Le ultime convocazioni di Antonio Conte hanno, inevitabilmente, destato scalpore. La chiamata ad alcuni calciatori risulta quasi incomprensibile. Partiamo dal più importante.
MARIO BALOTELLI – L’attaccante del Liverpool, possiamo dirlo con massima serenità, sta vivendo il peggiore momento della sua carriera! Inspiegabile. I numeri dell’ex interista e milanista sono impietosi: zero gol in Premier su 9 presenze ed 1 gol in Champions League. Ma al di là dell’aspetto puramente numerico, sono le prestazioni del numero 45 ad essere costantemente insufficienti. Se Balotelli non è stato convocato prima, non si capisce perchè sia risultato degno di meritevole adesso.
SEBASTIAN GIOVINCO – Il funambolico attaccante juventino non ha certamente sfigurato nelle ultime uscite in Nazionale, tuttavia il minutaggio che gli viene concesso da Allegri non sembra essere sufficiente per una convocazione. L’attaccante piemontese, tra l’altro in odore di cessione, è uno dei fedelissimi di Antonio Conte.
ALESSIO CERCI – Giunto all’Atletico Madrid dopo la fantastica annata al Torino, Cerci non sta vedendo campo in Spagna. Anche qui vale il criterio spiegato in precedenza: sulla base di cosa si può chiamare in Nazionale un calciatore che non gioca? Prandelli fu bersagliato per gli stessi motivi, quando si ostinava con Giaccherini.
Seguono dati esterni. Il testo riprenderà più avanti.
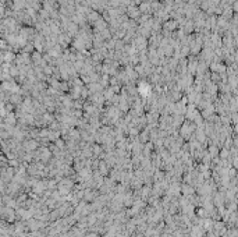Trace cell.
I'll return each instance as SVG.
<instances>
[{"mask_svg":"<svg viewBox=\"0 0 238 237\" xmlns=\"http://www.w3.org/2000/svg\"><path fill=\"white\" fill-rule=\"evenodd\" d=\"M162 237H173V236H171V234H169V233H167V234H163V236H162Z\"/></svg>","mask_w":238,"mask_h":237,"instance_id":"obj_1","label":"cell"}]
</instances>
MANUEL PASQUAL – Anche lui sta giocando pochissimo alla Fiorentina.
EMILIANO MORETTI – Si parla tanto di linea giovane, di quanto ci sia bisogno di forze nuove, di quanto sia necessario ricostruire. A questo punto ci si chiede il motivo della chiamata ad un quasi trentacinquenne, su cui non si può, oggettivamente, contare per il futuro. Vanno bene i “vecchi” già nel giro della Nazionale, ma i “nuovi-vecchi” ce li spieghiamo con fatica.
Detto questo ci auguriamo che tutti questi calciatori facciano la fortuna dell’Italia in queste partite e che Antonio Conte ci smentisca categoricamente.